The data were analyzed by tabulating the cases and controls to certain variables such as patients release from treatment (RFT), patients on multidrug therapy (MDT), age, gender, availability and utilization of footwear, occupation, educational status, ulcer relapse, and knowledge on self-care practice. While for the health-care workers, level of training was assessed against their knowledge on leprosy. Chi-square test was used in testing the variables.
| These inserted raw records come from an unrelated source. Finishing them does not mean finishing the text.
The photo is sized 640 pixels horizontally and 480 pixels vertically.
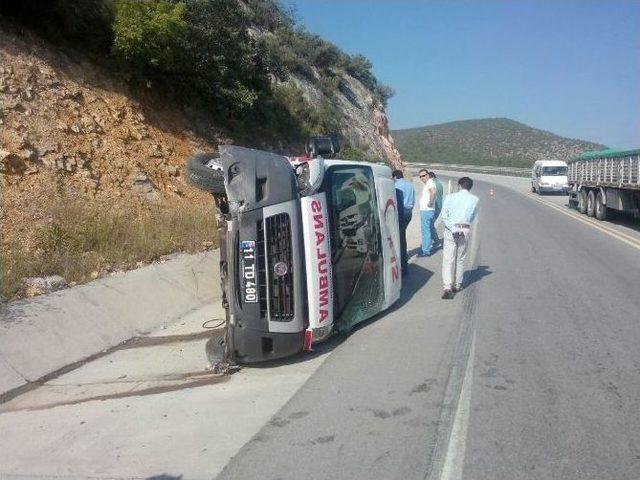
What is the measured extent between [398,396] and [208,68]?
44.5 ft

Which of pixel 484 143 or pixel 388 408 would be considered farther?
pixel 484 143

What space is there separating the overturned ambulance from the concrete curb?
188 cm

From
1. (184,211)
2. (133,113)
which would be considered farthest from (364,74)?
(184,211)

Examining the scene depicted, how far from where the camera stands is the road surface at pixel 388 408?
159 inches

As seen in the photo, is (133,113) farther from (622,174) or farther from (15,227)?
(622,174)

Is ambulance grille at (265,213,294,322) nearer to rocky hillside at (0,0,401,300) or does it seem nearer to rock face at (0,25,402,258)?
rocky hillside at (0,0,401,300)

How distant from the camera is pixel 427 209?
12.1 metres

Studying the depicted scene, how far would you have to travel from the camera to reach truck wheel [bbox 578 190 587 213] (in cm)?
2188

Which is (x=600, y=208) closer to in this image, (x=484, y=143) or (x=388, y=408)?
(x=388, y=408)

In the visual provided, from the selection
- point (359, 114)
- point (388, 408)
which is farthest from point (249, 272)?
point (359, 114)

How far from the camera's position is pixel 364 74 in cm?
4147

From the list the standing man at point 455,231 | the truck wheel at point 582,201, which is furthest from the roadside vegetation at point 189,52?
the truck wheel at point 582,201

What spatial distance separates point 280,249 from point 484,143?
114490mm

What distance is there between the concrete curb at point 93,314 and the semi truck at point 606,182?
42.2 ft
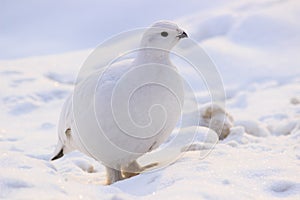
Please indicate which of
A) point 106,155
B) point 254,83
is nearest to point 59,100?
point 254,83

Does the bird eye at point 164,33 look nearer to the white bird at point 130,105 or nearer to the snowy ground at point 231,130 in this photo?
the white bird at point 130,105

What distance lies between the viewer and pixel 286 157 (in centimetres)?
230

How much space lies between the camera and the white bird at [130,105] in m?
2.17

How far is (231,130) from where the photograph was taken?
329 cm

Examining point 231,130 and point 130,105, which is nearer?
point 130,105

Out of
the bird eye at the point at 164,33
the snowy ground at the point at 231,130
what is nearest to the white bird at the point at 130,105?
the bird eye at the point at 164,33

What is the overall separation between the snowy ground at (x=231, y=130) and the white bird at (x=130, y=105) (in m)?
0.18

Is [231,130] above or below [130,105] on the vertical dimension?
below

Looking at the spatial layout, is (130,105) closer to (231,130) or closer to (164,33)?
(164,33)

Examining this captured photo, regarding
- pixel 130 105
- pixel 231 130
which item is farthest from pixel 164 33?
pixel 231 130

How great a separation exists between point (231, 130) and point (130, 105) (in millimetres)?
1315

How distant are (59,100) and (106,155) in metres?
3.30

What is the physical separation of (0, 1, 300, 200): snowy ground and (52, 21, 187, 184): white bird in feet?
0.60

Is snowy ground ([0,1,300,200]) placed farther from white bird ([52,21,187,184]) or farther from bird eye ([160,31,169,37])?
bird eye ([160,31,169,37])
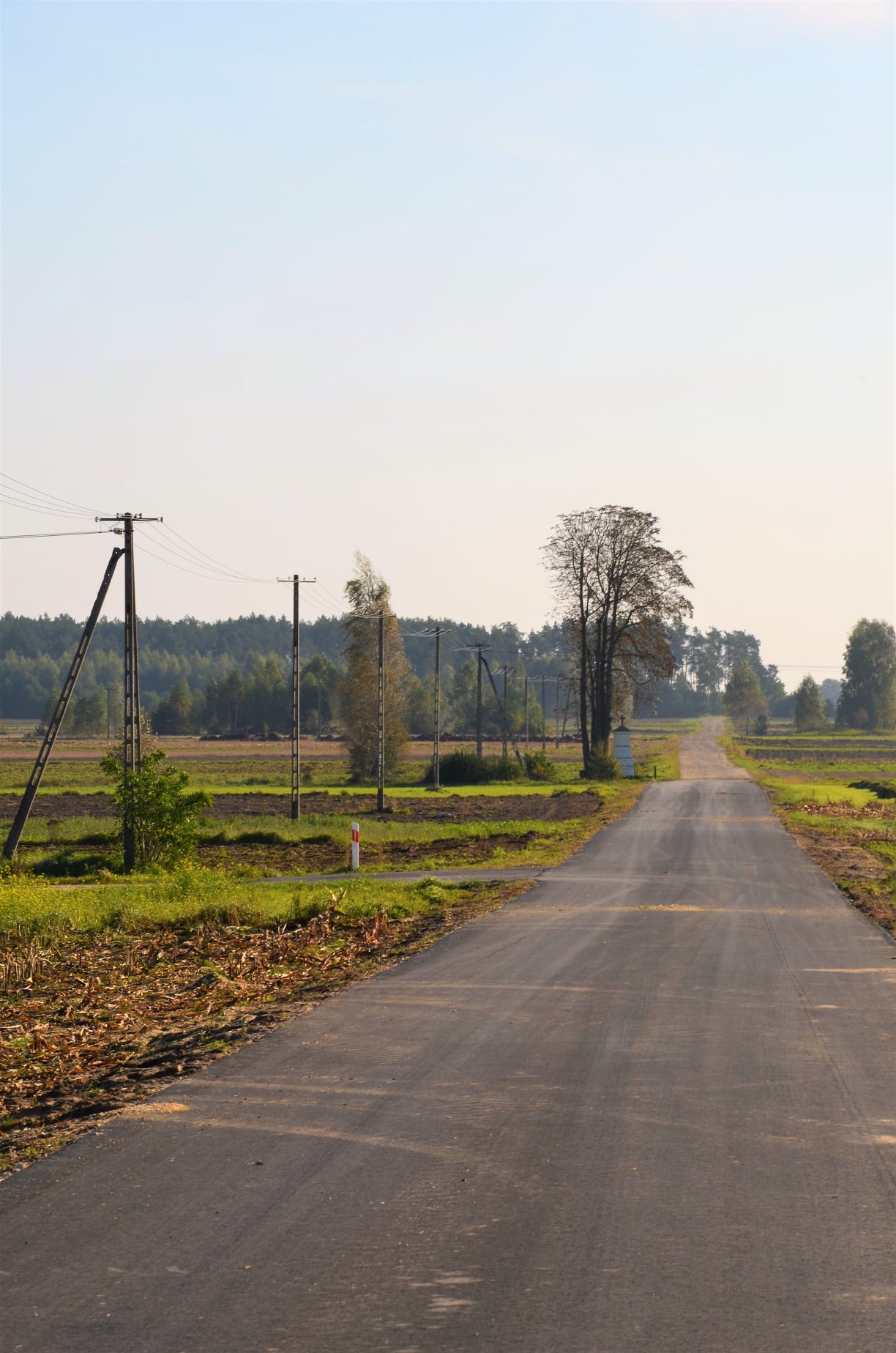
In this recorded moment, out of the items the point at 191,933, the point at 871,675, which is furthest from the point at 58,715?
the point at 871,675

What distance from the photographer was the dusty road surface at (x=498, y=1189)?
5.67 m

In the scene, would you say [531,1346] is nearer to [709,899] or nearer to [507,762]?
[709,899]

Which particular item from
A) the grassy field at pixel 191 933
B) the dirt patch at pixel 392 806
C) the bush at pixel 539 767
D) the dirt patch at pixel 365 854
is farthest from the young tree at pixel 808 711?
the dirt patch at pixel 365 854

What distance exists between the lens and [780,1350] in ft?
17.6

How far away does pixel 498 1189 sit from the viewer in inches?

Self-care practice among patients was assessed based on daily soaking and oiling, use of protective glove when cooking, use of protective pads when using hands implements, rest in between activity, and the frequency of the applications of self-care measures at home. Those who scored three and above were graded aware, whereas those who score two or below were graded not aware.

   Results Top

A total of 242 patients were studied; 51.2% of the study population had ulcers and 69.4% of them are RFT patients. The sex ratio was 0.64 with most of them were males.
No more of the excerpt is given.